The Chinese Presence in Havana
Deep within the heart of Havana lies a community whose history began more than a century ago. Trade ships brought their ancestors from China to Cuba. Today these people have become an integral part of society. Although much of their original history has been lost over the years, they have maintained and developed a new culture based on their Chinese traditions and their Cuban heritage. Through the efforts of community leaders and the support of the Cuban government, the Chinese descendants of Cuba have become a thriving community with much more promise in store.

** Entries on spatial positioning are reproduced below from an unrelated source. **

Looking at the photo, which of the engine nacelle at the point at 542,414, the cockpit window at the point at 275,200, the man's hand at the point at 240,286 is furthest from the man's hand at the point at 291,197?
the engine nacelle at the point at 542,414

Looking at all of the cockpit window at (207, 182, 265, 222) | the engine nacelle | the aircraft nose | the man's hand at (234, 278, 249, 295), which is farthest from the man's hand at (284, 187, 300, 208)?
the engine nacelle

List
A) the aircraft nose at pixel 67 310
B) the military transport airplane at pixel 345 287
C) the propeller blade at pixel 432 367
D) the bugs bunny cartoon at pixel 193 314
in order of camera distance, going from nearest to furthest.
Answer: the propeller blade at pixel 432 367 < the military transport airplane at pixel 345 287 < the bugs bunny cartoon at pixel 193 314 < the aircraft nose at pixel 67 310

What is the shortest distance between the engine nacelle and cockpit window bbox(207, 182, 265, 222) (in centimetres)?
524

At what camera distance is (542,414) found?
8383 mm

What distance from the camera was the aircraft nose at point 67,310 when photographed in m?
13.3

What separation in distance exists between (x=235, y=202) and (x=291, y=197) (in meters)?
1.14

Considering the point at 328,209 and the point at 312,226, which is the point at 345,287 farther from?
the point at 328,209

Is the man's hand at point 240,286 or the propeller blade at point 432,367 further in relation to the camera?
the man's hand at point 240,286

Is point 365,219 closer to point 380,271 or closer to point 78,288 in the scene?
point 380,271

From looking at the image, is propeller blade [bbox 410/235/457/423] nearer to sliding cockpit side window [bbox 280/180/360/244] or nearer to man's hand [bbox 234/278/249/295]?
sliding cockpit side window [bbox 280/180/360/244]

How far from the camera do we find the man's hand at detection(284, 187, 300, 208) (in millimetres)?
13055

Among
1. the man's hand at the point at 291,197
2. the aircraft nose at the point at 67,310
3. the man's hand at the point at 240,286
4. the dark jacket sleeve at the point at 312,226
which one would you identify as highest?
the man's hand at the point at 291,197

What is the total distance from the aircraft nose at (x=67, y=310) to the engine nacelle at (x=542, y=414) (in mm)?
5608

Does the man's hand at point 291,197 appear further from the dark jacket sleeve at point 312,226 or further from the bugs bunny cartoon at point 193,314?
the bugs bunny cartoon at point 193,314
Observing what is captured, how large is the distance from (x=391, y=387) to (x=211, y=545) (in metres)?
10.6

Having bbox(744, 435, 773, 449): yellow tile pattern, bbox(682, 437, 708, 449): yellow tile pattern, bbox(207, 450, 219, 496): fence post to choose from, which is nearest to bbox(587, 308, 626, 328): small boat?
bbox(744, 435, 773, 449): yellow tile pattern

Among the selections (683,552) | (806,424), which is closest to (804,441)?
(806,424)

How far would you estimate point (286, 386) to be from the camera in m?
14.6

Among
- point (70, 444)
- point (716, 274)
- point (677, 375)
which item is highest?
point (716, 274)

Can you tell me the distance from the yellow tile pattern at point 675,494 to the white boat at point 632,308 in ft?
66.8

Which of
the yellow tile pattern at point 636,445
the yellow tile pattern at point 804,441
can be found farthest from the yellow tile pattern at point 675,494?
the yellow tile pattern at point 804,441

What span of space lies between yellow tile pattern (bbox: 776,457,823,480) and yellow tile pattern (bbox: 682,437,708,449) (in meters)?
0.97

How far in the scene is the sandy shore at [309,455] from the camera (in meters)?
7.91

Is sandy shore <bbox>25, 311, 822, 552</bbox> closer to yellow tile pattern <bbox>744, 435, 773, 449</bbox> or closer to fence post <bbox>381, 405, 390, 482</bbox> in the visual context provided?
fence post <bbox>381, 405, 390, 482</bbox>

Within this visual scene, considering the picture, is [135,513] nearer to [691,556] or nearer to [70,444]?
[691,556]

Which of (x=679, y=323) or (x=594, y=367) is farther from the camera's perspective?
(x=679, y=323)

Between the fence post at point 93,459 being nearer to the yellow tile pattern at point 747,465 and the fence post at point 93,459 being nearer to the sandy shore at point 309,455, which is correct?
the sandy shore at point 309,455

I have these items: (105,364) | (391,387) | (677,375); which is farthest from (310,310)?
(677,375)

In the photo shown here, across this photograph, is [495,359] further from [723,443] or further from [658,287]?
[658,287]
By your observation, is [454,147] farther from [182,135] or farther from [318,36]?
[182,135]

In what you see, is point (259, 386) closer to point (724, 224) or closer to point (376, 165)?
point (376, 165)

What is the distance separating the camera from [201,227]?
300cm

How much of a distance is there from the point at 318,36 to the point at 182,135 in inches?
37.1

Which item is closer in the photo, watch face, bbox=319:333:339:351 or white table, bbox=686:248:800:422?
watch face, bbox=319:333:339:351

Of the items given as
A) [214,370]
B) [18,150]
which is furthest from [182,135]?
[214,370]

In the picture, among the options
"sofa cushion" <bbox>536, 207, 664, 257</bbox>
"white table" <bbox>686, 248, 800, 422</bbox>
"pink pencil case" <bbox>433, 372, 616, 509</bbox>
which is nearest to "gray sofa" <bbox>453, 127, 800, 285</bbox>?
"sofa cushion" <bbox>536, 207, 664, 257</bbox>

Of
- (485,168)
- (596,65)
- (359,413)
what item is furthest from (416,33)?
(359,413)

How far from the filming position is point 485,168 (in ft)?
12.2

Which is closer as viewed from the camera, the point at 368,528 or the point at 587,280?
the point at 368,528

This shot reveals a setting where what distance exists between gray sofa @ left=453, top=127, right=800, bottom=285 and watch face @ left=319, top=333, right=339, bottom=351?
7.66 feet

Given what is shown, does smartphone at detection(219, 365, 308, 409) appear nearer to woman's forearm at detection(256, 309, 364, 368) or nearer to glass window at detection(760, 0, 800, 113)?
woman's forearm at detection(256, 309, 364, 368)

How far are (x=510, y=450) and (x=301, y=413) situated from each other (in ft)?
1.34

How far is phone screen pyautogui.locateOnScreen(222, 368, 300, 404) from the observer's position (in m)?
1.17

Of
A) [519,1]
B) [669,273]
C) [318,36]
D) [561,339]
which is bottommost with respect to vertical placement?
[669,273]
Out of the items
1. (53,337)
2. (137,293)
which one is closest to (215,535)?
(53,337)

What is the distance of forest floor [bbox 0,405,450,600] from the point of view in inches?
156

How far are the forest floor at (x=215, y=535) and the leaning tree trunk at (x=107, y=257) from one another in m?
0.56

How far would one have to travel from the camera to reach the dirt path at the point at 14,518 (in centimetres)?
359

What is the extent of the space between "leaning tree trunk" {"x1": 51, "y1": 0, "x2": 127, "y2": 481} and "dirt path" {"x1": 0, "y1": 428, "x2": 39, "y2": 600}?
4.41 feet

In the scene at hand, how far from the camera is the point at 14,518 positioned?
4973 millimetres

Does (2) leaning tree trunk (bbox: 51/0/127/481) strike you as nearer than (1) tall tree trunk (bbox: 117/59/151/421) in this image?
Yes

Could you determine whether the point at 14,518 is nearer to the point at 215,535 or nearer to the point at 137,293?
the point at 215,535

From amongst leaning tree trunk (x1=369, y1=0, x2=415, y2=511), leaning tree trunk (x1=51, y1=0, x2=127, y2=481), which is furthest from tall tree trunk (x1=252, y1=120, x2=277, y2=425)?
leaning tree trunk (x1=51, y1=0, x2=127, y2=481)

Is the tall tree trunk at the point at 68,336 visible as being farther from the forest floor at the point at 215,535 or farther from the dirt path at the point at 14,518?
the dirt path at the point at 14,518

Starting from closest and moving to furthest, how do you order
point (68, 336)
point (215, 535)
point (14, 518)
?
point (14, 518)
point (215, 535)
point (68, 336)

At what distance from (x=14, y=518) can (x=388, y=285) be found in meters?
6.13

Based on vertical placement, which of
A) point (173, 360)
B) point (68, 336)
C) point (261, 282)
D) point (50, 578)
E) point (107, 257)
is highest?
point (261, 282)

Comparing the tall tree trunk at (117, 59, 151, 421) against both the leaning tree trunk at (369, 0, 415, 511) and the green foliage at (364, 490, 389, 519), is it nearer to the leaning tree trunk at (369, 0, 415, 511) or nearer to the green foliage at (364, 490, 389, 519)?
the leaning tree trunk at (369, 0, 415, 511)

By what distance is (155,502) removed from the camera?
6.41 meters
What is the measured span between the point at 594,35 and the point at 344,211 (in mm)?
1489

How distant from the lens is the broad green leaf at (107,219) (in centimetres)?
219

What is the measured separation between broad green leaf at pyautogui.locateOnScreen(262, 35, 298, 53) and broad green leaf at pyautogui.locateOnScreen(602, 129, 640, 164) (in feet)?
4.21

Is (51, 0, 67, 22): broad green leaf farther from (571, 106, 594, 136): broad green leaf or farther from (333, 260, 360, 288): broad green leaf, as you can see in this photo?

In the late 1800s, provinces of China such as Canton were extremely poverty-stricken. The Cantonese could not find any opportunity or future in their towns. Conditions in the entire country were very poor. At this time foreign ships from the Americas arrived with businessmen offering a better opportunity for the Chinese. Among these ships were those from the tropical island called Cuba. There was a need for sugar plantation workers in Cuba and this appeared to be the ideal opportunity for young Chinese men to work in order to support their families. Hundreds of men signed contracts as indentured laborers offering to work for a period of time in exchange for their passage. They had planned to send their earnings back to China to support their family. After enduring a harsh trip across the oceans, during which many of the men died, the survivors arrived in Cuba only to find themselves in a country where the hardships reminded them of the deplorable conditions at home. With the little money they earned, few were ever able to save enough to return home, and the majority of the Chinese remained in Cuba for the rest of their lives, never seeing their families or China again.
Over the years, the Chinese learned to adapt to their new home, and began creating their own Chinese community. Since it was mostly Chinese men, many chose to marry Cuban women. With each generation, Chinese blood has been so intermixed with the other heritages that Cuban people have assumed an exotic appearance. As one glances at the faces of the Cubans, one might catch a glimpse of the Asian characteristics, but very few of the current descendants still look like their original ancestors. The Chinese are so interracially mixed that there is no longer a determination of Chinese or Cuban; they consider and identify themselves as Cuban, not Cuban-Chinese. A small percentage of pure Chinese are still alive, mostly in their late 80s. Today many of those who are aware of their Chinese descent have become active members of the Chinese community. Through the twelve societies that have formed, many descendants are working in some way to regain their lost culture and some wish to renew their ties with China.
Many traditions that most Chinese take for granted no longer exist in Havana, or they have been modified in some way to accommodate the little resources that these people have. In each society, there are individual family names that have been honored in special sacred rooms. In these rooms, shrines and Chinese furniture have been kept in excellent condition, and are almost a century old.
In each building which houses the services and events of a Chinese society there are individual family names that have been honored in special sacred rooms or on the walls of the building's interior.
These rooms are set up to honor the ancestors, and are used during special occasions such as weddings, funerals, and birthdays. Incense is burned, and special fortune telling objects are used to obtain the answers to a person's question about the other world. Only the Chinese elite are permitted to enter these rooms which are maintained by each society.
The lunar calendar is still used as a guide for particular occasions, such as Chinese New Year, which is celebrated on the streets of Chinatown, and the Autumn Festival, when delicate pastries called mooncakes are made and the people celebrate the autumn moon. The only existing authentic Chinese objects were imported from China decades ago. These include banners with Chinese calligraphy and beautiful silk tapestries.
These artifacts are kept in each society's meeting hall, and are displayed for all to admire and see. In the Casino Chung Wah, a major society where only pure Chinese are allowed to be members, wooden tables and chairs carved with Chinese decorations are used and the walls are lined with Chinese banners and tapestries.
Although the Chinese were once considered heathens because of their non-Christian religions, devotion to most of the symbolic gods and deities once worshipped no longer exists. All that remains are a few Chinese legends and stories within each family, as Christianity replaces the old Chinese beliefs.